“Santiago se agarró la cabeza con las manos” ─escribió Santiago, y se agarró la cabeza, apoyando los codos en el escritorio. Tenía que entregar el minicuento semanal para el diario y todavía no se le había ocurrido nada.
“Todas las ideas ya están escritas, Santiago” ─tecleó. Escribir me ayuda a pensar, pensó. Hacía calor. Se sacó la remera y la tiró al suelo.
Hizo una lista. “Pasado, presente, futuro: indagados. Lugares: ciudad populosa (no decir “populosa”, puso entre paréntesis), bosque encantado (ni se te ocurra), lugar turístico, banco, ascensor, carretera, baño, nave espacial. Trillado. Conflictos parentales, pareja, amigos, trabajo, dinero. No queda nada por decir.
“Santiago estaba frustrado, cansado y con hambre” ─escribió. Sacó el celular del bolsillo y pidió una pizza napolitana. El cursor quedó flasheando en el monitor de la computadora junto a la “a” de “napolitana”. Le agregó el punto, como si tuviera importancia.
Cuando sonó el timbre se levantó de la butaca apoyando las manos en el escritorio, se miró la panza, (estoy pidiendo pizza demasiado seguido) y se dio cuenta de que no tenía puesta la remera. Con un quejido la levantó del piso y se la fue poniendo mientras caminaba.
Siempre que quedaba con la cara dentro de la ropa, aunque fuera por un segundo, le daba un poquitín de miedo.
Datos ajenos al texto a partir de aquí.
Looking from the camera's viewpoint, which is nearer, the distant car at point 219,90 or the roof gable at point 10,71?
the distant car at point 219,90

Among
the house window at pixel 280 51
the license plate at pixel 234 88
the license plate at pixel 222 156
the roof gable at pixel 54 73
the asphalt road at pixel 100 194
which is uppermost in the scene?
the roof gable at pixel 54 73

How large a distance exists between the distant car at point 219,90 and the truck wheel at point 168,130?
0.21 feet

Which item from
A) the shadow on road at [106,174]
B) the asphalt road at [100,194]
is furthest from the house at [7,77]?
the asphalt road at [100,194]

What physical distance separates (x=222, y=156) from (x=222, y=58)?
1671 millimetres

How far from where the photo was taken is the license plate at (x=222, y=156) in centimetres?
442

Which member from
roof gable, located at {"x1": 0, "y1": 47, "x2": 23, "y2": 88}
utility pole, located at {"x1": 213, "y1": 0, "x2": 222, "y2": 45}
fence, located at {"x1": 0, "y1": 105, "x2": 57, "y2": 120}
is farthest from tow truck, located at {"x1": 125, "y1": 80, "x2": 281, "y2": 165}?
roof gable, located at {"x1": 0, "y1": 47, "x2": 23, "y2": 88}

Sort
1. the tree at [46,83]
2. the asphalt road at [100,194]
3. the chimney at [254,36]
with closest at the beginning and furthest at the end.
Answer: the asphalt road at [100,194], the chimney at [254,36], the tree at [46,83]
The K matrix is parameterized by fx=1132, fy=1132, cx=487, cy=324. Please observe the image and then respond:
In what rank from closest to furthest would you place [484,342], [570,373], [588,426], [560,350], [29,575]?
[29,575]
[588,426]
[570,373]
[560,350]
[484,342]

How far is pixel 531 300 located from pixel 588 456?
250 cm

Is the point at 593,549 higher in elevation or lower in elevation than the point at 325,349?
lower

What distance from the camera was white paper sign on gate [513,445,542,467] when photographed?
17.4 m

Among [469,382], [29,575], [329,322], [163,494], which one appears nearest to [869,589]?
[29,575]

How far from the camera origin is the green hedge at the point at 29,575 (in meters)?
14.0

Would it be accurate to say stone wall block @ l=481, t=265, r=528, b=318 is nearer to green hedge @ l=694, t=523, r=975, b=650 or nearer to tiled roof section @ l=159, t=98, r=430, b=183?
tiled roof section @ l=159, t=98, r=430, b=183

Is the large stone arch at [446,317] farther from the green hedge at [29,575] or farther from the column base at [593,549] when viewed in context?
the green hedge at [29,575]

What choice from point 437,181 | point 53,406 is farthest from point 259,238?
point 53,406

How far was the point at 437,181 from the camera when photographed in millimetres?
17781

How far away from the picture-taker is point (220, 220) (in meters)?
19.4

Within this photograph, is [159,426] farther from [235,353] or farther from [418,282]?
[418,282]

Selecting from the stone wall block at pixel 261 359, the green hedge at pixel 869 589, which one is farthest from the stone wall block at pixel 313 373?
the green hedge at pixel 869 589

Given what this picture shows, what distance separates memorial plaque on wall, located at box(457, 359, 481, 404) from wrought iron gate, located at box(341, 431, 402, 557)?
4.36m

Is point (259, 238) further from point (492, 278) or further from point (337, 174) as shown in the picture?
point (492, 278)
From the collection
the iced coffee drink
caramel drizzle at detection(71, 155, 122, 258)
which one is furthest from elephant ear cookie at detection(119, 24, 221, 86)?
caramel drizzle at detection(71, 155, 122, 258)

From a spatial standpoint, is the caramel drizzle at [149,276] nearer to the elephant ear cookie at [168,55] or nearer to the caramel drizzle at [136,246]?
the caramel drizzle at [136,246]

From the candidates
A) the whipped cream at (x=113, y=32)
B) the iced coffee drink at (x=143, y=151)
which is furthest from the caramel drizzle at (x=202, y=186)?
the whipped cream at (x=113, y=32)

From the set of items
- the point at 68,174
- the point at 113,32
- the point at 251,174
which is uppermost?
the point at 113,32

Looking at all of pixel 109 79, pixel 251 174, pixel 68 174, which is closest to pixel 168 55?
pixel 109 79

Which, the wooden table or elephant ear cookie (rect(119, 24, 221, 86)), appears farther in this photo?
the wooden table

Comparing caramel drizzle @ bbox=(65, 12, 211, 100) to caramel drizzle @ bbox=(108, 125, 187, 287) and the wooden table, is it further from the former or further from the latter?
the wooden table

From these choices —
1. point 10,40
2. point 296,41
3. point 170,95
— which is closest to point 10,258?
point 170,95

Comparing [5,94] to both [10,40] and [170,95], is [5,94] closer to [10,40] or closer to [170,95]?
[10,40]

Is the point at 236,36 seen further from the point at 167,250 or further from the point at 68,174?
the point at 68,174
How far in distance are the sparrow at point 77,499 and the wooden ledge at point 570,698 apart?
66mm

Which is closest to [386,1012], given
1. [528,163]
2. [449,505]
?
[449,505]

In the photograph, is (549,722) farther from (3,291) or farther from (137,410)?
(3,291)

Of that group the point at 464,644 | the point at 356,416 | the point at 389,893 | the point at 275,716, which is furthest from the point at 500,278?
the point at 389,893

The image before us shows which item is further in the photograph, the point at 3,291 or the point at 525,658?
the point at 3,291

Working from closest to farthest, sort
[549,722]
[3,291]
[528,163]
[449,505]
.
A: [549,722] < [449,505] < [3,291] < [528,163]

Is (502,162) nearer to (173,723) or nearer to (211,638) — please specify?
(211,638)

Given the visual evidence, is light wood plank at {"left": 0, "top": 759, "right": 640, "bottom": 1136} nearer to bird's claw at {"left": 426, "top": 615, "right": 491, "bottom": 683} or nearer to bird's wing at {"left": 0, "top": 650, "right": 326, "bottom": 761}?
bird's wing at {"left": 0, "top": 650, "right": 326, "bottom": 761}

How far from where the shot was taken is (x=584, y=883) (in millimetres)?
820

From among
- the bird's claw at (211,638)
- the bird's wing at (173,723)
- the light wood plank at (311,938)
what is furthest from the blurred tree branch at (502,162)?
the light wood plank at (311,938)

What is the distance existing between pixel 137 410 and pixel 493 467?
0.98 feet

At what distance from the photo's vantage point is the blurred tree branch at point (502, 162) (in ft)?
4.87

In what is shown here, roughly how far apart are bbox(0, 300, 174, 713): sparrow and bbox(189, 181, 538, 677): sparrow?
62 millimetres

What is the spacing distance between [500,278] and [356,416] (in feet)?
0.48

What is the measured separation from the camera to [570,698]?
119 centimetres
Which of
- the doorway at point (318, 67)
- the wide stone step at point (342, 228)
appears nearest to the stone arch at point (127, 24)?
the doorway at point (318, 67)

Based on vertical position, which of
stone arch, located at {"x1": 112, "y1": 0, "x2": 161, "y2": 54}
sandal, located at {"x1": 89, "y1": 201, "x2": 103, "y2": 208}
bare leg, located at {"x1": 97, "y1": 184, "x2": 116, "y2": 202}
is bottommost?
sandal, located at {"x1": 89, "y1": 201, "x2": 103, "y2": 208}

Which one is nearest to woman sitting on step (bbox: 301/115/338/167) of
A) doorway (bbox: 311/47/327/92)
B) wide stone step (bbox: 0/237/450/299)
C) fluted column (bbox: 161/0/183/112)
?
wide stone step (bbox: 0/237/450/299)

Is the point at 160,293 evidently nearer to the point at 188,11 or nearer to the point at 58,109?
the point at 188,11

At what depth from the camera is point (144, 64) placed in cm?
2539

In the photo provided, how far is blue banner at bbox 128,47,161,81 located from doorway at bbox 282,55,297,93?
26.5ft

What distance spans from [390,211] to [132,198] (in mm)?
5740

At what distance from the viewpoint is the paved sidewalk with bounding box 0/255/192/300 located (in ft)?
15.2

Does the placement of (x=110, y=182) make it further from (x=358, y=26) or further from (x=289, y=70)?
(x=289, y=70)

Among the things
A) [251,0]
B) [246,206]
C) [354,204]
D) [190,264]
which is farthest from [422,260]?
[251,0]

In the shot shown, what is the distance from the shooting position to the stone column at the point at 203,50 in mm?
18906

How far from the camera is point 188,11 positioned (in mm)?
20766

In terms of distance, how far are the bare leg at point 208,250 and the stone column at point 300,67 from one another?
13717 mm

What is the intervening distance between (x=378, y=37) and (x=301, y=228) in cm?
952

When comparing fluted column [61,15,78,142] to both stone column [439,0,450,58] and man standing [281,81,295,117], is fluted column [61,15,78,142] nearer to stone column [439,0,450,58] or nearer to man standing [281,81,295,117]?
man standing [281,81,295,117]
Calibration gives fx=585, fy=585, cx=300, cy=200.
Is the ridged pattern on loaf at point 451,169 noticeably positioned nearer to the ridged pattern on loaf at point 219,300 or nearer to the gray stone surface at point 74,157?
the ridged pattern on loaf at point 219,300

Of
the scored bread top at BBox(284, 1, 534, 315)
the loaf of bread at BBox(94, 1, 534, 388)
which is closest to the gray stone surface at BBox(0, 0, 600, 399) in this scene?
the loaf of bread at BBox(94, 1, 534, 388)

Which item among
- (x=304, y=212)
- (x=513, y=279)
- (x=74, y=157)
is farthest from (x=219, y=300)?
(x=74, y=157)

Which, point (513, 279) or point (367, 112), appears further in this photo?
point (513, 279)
Quizás un vago recuerdo infantil. Hizo emerger la cabeza tirando de la tela, ya llegando a la puerta. Tanteó la billetera en el bolsillo.
Abrió, se miraron, y al repartidor se le borró la sonrisa.
Empujó violentamente la caja contra el pecho de Santiago. Él sintió a través del cartón el calor de la masa, el olor de la mozzarella gratinada.
El chico, mientras lanzaba un alarido de horror, giró y salió corriendo. Los gritos se oían cada vez más lejanos mientras corría escaleras abajo, en lugar de esperar el ascensor.
Santiago no se atrevió a moverse por un rato, no entendía; quedó ahí parado con la caja de pizza entre las manos. Pero sonrió. Ya tenía algo que contar.Hasta la semana que viene, queridos lectores.